--- AIM OF THE TASK ---
Copy out the lines of the records that begin with the line containing "What exact distance separates point" and continue through the line containing "3. point 89,72", both included.

--- DATA FOR THIS TASK ---

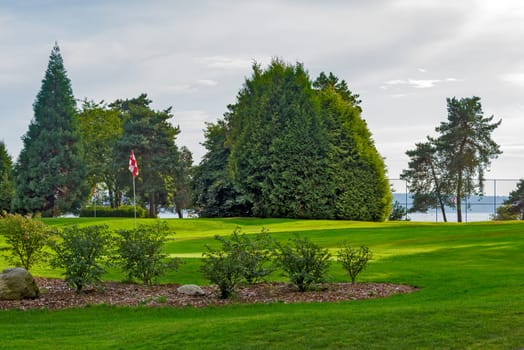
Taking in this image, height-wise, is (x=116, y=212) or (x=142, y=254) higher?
(x=116, y=212)

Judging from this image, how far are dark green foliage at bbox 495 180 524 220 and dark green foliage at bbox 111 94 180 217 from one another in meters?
28.8

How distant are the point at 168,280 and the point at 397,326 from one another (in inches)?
332

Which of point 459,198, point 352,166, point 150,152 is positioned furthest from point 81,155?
point 459,198

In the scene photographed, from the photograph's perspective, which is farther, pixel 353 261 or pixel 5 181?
pixel 5 181

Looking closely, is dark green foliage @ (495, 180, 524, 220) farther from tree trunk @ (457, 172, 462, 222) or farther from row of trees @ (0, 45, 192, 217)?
row of trees @ (0, 45, 192, 217)

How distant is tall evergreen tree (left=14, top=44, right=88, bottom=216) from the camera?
52.1 m

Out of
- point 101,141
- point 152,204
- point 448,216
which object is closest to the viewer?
point 152,204

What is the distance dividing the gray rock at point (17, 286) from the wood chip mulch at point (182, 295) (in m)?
0.17

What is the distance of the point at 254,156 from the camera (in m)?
40.3

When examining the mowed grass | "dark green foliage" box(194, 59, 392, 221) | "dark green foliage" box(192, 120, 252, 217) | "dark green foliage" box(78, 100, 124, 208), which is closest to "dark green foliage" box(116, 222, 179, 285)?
the mowed grass

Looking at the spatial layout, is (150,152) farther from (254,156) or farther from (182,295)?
(182,295)

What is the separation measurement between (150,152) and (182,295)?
46.7 m

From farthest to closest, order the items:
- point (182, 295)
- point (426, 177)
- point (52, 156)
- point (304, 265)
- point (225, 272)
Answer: point (426, 177), point (52, 156), point (304, 265), point (182, 295), point (225, 272)

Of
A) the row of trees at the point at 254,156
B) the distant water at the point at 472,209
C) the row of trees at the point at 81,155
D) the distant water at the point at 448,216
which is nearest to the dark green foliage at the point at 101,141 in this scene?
the row of trees at the point at 81,155
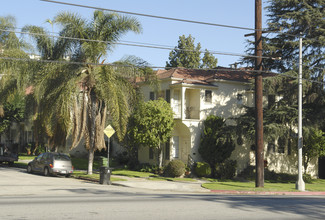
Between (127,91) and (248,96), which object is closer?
(127,91)

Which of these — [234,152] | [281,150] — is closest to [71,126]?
[234,152]

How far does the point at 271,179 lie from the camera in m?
32.9

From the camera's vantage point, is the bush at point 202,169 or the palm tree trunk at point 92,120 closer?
the palm tree trunk at point 92,120

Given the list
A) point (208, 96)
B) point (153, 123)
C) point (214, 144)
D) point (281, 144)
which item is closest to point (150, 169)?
point (153, 123)

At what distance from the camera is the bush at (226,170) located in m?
32.0

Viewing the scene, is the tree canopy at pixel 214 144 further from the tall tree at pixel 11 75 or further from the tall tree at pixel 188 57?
the tall tree at pixel 188 57

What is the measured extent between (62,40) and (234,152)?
52.9 feet

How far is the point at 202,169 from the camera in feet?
103

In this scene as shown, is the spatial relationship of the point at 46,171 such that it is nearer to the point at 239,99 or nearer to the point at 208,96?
Result: the point at 208,96

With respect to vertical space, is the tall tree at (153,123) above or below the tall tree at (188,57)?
below

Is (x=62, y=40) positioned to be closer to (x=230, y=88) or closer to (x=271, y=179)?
(x=230, y=88)

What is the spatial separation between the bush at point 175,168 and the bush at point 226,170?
298 centimetres

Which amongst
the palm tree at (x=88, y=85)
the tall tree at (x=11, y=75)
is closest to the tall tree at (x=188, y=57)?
the tall tree at (x=11, y=75)

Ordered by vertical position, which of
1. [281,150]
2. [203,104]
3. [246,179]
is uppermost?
[203,104]
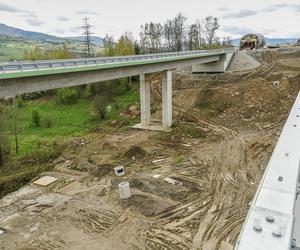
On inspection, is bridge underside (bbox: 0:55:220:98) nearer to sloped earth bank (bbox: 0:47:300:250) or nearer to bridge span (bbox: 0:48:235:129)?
bridge span (bbox: 0:48:235:129)

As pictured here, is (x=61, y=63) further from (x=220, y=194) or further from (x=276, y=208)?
(x=276, y=208)

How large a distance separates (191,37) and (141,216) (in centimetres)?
7993

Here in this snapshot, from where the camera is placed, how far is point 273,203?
110 inches

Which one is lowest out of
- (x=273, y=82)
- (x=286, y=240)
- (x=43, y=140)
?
(x=43, y=140)

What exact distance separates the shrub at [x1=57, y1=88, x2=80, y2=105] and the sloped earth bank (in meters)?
22.8

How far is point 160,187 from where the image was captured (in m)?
18.3

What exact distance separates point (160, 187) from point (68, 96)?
37595 millimetres

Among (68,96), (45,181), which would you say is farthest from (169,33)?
(45,181)

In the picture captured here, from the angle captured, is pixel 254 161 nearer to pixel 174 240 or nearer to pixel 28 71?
pixel 174 240

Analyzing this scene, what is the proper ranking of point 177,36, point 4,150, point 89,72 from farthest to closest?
1. point 177,36
2. point 4,150
3. point 89,72

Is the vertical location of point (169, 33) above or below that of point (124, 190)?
above

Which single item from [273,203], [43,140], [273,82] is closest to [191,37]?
[273,82]

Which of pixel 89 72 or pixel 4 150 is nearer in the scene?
pixel 89 72

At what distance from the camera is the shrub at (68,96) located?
51500 millimetres
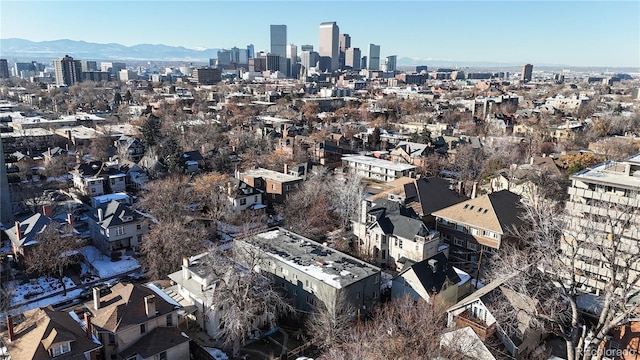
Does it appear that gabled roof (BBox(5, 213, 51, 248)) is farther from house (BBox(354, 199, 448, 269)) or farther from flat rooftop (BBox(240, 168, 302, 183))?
house (BBox(354, 199, 448, 269))

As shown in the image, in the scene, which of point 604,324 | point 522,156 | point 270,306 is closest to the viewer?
point 604,324

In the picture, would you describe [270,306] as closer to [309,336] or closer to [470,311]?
[309,336]

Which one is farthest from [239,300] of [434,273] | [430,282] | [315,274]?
[434,273]

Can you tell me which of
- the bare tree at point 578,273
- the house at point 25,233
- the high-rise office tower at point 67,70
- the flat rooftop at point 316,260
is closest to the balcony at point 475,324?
the bare tree at point 578,273

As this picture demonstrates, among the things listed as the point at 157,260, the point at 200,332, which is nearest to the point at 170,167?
the point at 157,260

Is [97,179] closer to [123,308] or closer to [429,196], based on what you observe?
[123,308]

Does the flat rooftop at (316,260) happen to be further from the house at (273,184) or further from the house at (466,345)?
the house at (273,184)
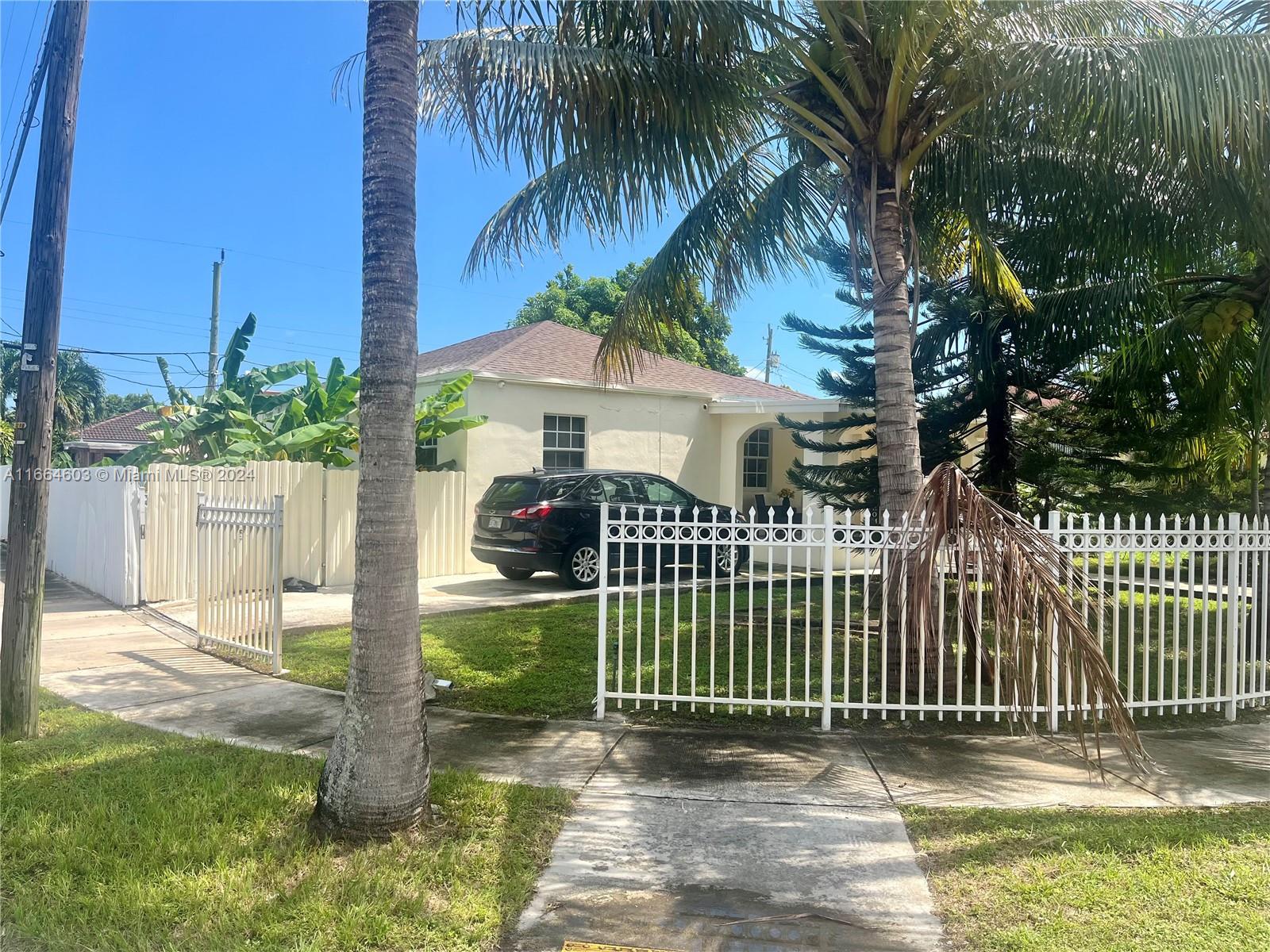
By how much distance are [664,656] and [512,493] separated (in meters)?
4.35

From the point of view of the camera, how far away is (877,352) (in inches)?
259

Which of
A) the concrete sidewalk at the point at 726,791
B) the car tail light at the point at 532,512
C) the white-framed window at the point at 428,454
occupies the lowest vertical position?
the concrete sidewalk at the point at 726,791

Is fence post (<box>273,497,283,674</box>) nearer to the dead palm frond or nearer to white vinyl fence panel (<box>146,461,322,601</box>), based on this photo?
white vinyl fence panel (<box>146,461,322,601</box>)

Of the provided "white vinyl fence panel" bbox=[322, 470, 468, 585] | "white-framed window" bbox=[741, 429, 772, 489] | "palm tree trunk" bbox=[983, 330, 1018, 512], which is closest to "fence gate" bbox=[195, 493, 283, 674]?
"white vinyl fence panel" bbox=[322, 470, 468, 585]

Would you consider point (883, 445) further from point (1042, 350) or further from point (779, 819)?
point (1042, 350)

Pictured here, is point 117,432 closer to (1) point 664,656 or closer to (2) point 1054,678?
(1) point 664,656

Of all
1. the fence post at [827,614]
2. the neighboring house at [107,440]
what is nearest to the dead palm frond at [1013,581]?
the fence post at [827,614]

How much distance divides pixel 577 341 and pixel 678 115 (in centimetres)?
1164

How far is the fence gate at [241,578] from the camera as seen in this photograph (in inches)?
283

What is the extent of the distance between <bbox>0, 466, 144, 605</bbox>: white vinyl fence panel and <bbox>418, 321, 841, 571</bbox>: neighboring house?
4918mm

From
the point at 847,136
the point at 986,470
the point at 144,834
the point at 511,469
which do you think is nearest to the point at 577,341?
the point at 511,469

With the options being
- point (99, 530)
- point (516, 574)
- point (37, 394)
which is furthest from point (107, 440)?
point (37, 394)

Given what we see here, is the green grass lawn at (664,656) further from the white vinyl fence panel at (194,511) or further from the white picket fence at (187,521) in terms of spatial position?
the white vinyl fence panel at (194,511)

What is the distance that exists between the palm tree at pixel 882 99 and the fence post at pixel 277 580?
3640 mm
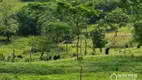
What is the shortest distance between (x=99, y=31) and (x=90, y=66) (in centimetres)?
2664

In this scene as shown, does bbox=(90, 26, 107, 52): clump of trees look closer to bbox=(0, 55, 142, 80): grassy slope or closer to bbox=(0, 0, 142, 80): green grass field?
bbox=(0, 0, 142, 80): green grass field

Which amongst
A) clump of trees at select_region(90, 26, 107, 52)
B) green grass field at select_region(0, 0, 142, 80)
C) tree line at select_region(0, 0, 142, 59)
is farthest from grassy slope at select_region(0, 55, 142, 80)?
clump of trees at select_region(90, 26, 107, 52)

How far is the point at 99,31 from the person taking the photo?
75.7m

---

--- SOLUTION TO THIS TASK ---
What exact distance separates point (160, 187) from point (68, 96)?
37595 millimetres

Among (68,96), (45,181), which would you say is farthest from (169,33)?
(45,181)

In the picture captured here, from the angle captured, is pixel 254 161 nearer to pixel 174 240 or nearer to pixel 28 71?
pixel 174 240

Analyzing this scene, what is the proper ranking of point 177,36, point 4,150, point 89,72 from farthest to closest?
1. point 177,36
2. point 4,150
3. point 89,72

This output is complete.